### Analyzing Spotify and YouTube Songs Using Python & MySQL

### Python Code

In [None]:
import pandas as pd
import warnings
warnings.filterwarnings("ignore")
#do not change the predefined function names

In [None]:
#Task 1: Remove columns that are not needed in our analysis.
# Remove Url_spotify, Uri, Key, Url_youtube, Description

def Remove_columns():
#do not remove following line of code
    df = pd.read_csv('Spotify_Youtuben.csv')
#WRITE YOUR CODE HERE
    df =df.drop(columns=["Url_spotify","Uri","Key","Url_youtube","Description"])
#return dataframe
    return df

In [None]:
#Task 2: Check for the null values

def no_of_null_values():
#Do not remove the following code statment
    df=Remove_columns()
    df= df.isnull().sum()
#return sum of null values by columns
    return df

In [None]:
#Task 3: Handle the null values replace int value with 0 and other values with NA

def Handle_Null_values():
#Do not remove the following code statment
    df=Remove_columns()
    
#df.select_dtypes(include = 'int').fillna(0, inplace = True)
#df.fillna("NA",inplace = True)
df=df.fillna(0)
    df=df.dropna(subset=['Title','Channel'])
    df=df.replace('/','',regex=True)
    
#return dataframe
    return df

In [None]:
#Task 4: CHECK FOR DUPLICATES AND REMOVE THEM KEEPING THE FIRST VALUE

def drop_the_duplicates():
    
#Do not remove the following code statment
    df=Handle_Null_values()

    #drop_the_duplicates()
    df.drop_duplicates(keep='first', inplace=True)

#return dataframe
    return df

In [None]:
#Task 5: CONVERT millisecond duration to minute for a better understanding

def convert_milisecond_to_Minute():
#Do not remove the following code statment
    df=drop_the_duplicates()
    
    df['Duration_ms'] = pd.to_numeric(df['Duration_ms'],errors='coerce')
    df['Duration_ms'] = df['Duration_ms'] / 60000

    #return dataframe
    return df

In [None]:
#Task 6: Rename the modified column to Duration_min

def rename_modified_column():
#Do not remove the following code statment
    df=convert_milisecond_to_Minute()
  
    #WRITE YOUR CODE HERE
    df.rename(columns={'Duration_ms':'Duration_min'},inplace=True)

    #return dataframe
    return df

In [None]:
#Task 7: Remove irrelevant 'Track' name that starts with ?
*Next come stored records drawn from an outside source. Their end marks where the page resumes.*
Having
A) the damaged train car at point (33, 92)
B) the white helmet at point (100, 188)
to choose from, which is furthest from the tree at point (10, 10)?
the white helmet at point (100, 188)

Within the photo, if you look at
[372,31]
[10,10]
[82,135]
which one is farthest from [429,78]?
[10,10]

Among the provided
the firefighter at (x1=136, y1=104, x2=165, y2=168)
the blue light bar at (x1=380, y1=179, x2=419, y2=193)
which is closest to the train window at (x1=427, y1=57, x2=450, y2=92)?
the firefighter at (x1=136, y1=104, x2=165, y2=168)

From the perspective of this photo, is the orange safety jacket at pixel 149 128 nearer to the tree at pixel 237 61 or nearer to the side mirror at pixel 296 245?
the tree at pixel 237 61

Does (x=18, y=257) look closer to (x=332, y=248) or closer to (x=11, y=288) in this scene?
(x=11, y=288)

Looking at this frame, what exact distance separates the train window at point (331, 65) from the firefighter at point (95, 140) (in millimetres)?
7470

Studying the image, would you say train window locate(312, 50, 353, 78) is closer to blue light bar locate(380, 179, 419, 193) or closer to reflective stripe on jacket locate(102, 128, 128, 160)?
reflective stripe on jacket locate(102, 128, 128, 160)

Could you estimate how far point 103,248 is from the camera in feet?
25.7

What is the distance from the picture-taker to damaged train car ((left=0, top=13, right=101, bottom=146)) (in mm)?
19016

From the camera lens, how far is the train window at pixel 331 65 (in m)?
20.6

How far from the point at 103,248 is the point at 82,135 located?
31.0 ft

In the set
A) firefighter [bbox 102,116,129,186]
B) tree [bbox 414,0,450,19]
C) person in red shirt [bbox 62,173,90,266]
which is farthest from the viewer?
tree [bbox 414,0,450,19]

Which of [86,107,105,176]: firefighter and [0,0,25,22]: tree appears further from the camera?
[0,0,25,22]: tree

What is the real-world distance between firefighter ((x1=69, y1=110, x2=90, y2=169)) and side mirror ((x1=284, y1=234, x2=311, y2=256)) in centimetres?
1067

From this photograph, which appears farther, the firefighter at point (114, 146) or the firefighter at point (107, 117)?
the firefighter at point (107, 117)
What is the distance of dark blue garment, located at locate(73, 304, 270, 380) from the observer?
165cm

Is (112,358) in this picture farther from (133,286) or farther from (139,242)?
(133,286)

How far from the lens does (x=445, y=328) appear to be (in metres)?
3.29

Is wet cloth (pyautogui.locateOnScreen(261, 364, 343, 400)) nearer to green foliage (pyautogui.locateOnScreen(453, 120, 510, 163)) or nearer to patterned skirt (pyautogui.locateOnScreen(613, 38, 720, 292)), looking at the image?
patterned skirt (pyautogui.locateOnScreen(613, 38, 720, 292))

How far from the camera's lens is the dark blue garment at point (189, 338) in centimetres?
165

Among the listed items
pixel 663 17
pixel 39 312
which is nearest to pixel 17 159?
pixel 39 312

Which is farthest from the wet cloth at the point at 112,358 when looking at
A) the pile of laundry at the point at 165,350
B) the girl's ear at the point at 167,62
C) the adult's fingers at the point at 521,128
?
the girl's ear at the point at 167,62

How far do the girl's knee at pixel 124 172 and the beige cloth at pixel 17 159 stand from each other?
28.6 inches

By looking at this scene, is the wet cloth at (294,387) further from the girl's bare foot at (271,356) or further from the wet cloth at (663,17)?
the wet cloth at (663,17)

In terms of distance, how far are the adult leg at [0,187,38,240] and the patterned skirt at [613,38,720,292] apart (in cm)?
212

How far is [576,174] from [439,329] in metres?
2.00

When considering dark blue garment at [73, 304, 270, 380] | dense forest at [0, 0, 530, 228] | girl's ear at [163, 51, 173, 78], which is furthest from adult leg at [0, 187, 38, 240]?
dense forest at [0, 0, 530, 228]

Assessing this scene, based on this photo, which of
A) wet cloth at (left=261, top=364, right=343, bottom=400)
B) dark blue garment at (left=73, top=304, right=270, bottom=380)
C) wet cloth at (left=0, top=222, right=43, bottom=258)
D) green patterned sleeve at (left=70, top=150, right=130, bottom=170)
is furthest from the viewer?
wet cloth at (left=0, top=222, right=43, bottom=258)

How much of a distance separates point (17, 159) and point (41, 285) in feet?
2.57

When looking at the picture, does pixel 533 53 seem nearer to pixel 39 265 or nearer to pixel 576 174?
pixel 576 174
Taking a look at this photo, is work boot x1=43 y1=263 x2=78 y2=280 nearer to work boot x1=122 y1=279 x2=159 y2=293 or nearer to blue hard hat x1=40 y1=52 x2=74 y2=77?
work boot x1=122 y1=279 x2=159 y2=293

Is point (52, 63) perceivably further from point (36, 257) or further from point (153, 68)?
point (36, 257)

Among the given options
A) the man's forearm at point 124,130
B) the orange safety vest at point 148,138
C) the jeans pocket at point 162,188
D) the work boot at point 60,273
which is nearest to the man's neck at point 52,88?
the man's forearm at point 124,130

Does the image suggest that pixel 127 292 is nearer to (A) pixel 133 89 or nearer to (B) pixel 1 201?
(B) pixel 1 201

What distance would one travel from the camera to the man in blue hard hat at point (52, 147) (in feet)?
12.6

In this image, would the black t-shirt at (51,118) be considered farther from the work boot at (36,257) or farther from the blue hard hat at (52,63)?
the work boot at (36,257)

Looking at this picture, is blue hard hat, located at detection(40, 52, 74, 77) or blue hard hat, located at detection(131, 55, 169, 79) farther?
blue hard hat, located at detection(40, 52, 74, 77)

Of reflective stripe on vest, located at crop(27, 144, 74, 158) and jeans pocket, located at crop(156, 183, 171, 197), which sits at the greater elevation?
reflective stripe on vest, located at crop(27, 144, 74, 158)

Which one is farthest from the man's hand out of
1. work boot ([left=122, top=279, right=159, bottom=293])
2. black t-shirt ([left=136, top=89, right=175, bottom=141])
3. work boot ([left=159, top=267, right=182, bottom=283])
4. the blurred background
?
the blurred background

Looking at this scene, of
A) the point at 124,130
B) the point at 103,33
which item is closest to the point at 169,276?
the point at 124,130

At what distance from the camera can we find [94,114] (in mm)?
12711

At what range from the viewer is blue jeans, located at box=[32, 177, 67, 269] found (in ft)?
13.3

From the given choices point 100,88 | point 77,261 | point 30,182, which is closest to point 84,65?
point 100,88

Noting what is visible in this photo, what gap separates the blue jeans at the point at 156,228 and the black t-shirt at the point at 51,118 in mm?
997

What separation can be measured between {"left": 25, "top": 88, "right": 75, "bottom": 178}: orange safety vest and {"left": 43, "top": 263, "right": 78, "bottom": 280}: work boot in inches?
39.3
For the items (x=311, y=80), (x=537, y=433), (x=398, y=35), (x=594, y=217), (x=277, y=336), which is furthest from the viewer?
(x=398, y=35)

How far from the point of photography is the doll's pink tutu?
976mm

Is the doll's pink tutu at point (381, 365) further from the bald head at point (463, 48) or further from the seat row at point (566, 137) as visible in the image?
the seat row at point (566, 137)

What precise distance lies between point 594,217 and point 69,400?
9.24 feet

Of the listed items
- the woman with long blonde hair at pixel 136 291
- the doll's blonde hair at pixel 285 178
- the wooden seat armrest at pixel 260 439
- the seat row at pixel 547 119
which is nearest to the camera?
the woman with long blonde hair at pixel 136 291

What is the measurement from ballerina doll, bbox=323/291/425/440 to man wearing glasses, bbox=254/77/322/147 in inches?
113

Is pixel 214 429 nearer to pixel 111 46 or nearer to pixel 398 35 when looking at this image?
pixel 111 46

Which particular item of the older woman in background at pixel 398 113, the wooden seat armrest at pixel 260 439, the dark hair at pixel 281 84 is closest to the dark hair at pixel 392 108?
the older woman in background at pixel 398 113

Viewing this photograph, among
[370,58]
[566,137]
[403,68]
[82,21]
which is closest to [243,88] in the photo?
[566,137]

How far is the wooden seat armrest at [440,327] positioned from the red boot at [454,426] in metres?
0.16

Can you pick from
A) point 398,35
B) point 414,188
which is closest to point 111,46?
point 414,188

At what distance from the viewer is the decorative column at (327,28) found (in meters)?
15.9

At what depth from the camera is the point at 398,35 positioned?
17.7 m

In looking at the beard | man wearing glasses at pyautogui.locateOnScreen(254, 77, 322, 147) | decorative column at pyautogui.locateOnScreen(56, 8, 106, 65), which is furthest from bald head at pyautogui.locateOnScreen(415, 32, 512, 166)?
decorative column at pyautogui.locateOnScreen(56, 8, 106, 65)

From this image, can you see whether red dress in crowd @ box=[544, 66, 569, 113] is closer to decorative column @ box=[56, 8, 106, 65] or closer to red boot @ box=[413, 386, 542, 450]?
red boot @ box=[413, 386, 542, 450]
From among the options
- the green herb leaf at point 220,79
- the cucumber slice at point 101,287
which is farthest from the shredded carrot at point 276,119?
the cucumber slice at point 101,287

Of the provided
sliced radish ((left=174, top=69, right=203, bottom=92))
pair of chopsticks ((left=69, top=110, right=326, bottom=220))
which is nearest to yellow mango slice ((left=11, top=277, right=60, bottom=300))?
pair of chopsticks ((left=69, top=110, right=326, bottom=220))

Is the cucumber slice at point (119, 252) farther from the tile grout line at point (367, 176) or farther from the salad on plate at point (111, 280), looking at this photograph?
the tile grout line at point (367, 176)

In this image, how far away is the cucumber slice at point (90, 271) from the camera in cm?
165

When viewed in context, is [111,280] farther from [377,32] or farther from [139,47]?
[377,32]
def Irrelevant_Track_name():
#Do not remove the following code statment
    df=rename_modified_column()

    #WRITE YOUR CODE HERE
    df = df[~df['Track'].str.startswith('?')|df['Track'].isnull()]
    
    #return dataframe
    return df

In [None]:
#Task 8: Calculate the Energy to Liveness ratio for each track and store it in columns 'EnergyLiveness'

def Energy_to_liveness_Ratio():

    #Do not remove the following code statment
    df=Irrelevant_Track_name()
    
    #WRITE YOUR CODE HERE
    df['EnergyLiveness'] = df['Energy'] / df['Liveness']

    #return dataframe
    return df

In [None]:
#Task 9: change the datatype of 'views' to float for further use

def change_the_datatype():
    #Do not remove the following code statment
    df=Energy_to_liveness_Ratio()
    
    #WRITE YOUR CODE HERE
    df['Views'] = df['Views'].astype(float)

    #return dataframe
    return df

In [None]:
#Task 10: compare the views and stream columns to infer
# that the song track was more played on which platform, youtube or Spotify.
# Create a column named most_playedon which will have two values.
# Spotify and Youtube,If a song track is most played on youtube then
# the most_played on column will have youtube as the value for that particular song

def compare_the_views():
    #Do not remove the following code statment
    df=change_the_datatype()
    
    #WRITE YOUR CODE HERE
    df['Stream'] = df['Stream'].astype(float)
    df['most_playedon'] = df.apply(lambda x: 'Spotify' if x['Stream']    > x['Views'] else 'Youtube', axis=1)
    df['most_playedon']=df['most_playedon'].str.title()

    return df

In [None]:
#Task 11: export the cleaned dataset to CSV to "cleaned_dataset.csv"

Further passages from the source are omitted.